US FDA grants Breakthrough Therapy Designation for Takeda’s Pevonedistat
The investigational drug is for the treatment of patients with higher-risk myelodysplastic syndromes (HR-MDS)
Takeda Pharmaceutical Company announced that the US Food and Drug Administration (FDA) has granted Breakthrough Therapy Designation for its investigational drug pevonedistat for the treatment of patients with higher-risk myelodysplastic syndromes (HR-MDS). Pevonedistat, a first in class NEDD8-activating enzyme (NAE) inhibitor, could be the first novel treatment for HR-MDS patients in more than a decade, expanding treatment options that have so far been limited to hypomethylating agent (HMA) monotherapy alone.
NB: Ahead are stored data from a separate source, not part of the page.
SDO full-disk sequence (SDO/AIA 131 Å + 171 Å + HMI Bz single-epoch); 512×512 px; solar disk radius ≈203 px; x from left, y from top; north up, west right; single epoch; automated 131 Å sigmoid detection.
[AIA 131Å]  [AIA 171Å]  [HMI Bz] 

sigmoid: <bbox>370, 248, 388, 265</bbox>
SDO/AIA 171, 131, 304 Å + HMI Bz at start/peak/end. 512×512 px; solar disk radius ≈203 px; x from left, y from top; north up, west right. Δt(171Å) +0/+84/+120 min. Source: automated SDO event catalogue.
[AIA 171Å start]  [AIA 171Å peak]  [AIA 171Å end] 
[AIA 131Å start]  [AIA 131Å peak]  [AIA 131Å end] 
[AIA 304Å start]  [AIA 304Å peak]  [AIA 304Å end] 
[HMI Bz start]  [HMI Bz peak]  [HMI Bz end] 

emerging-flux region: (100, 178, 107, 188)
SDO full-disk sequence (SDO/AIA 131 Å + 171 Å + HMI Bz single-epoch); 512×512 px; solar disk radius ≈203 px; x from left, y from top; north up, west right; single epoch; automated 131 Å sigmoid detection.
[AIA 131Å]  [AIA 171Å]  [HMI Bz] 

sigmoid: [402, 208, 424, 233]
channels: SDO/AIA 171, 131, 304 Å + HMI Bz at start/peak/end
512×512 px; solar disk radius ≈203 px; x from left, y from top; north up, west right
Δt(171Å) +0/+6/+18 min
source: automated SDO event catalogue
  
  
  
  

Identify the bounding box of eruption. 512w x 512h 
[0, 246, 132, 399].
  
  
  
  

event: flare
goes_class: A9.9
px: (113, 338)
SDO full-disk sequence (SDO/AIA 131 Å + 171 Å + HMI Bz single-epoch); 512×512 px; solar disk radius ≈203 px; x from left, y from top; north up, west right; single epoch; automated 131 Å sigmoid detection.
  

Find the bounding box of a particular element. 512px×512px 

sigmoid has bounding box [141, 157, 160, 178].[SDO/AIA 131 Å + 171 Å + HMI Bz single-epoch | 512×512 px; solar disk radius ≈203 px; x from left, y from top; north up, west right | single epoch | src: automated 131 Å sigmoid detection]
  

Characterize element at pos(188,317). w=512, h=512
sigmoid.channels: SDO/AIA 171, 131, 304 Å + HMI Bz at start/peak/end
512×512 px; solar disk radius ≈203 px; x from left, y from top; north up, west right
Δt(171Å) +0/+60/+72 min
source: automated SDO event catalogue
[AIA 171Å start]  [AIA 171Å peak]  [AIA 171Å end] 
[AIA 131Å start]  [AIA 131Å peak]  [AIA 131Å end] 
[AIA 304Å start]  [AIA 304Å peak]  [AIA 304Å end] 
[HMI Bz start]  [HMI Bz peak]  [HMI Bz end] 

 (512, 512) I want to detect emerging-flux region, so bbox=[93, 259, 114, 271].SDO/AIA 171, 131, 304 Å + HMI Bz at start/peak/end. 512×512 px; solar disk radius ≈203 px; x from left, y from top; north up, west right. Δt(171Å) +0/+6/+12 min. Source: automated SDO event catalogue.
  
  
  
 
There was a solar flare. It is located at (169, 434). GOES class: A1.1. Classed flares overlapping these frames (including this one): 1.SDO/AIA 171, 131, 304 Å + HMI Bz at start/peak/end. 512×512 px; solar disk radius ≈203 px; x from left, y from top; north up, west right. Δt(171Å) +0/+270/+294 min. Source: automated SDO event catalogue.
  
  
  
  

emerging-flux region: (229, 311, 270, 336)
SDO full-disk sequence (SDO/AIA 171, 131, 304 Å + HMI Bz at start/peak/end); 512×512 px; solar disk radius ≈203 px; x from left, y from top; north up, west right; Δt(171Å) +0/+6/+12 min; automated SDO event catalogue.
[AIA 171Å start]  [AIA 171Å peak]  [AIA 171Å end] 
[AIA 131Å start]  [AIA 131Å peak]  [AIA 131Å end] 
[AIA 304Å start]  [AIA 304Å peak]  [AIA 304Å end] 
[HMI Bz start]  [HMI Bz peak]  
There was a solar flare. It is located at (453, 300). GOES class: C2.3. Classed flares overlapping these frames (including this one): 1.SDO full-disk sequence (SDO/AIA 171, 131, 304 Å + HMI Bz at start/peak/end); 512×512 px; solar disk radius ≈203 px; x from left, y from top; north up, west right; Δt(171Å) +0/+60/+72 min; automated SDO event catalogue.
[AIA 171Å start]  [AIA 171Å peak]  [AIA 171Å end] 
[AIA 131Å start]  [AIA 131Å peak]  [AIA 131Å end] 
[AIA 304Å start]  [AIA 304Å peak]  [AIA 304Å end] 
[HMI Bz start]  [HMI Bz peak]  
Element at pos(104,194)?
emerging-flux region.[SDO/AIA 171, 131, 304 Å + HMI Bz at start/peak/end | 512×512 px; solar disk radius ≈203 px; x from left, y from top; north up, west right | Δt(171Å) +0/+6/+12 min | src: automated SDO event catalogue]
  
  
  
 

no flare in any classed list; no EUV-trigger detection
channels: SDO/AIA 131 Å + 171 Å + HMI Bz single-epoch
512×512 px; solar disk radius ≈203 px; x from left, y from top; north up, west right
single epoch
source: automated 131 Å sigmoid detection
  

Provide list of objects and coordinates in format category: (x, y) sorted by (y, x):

Even with current treatment options, outcomes for people living with HR-MDS remain poor.
The Breakthrough Therapy Designation is based on the final analysis of the Pevonedistat-2001 Phase 2 study, which evaluated pevonedistat plus azacitidine versus azacitidine alone in patients with rare leukaemias, including HR-MDS. The FDA considered a number of endpoints, including overall survival (OS), event-free survival (EFS), complete remission (CR) and transfusion independence, as well as the adverse event profile. This designation signals a potential advancement in addressing the needs of people living with HR-MDS, for whom few therapies exist and the benefits are limited.
“Higher-risk MDS is associated with poor prognosis, diminished quality of life and a higher chance of transformation to acute myeloid leukaemia, another aggressive cancer. The combination of pevonedistat and azacitidine is a promising therapeutic approach with the potential to be the first novel treatment advancement for higher-risk MDS in more than 10 years,” said Christopher Arendt, Head, Oncology Therapeutic Area Unit, Takeda.
Breakthrough Therapy Designation from the US FDA is granted to accelerate the development and regulatory review of investigational drugs that are intended to treat serious or life-threatening ailments. Agents with this designation have shown preliminary clinical evidence that indicates that the drug may demonstrate substantial improvement over existing therapies on one or more clinically significant endpoints.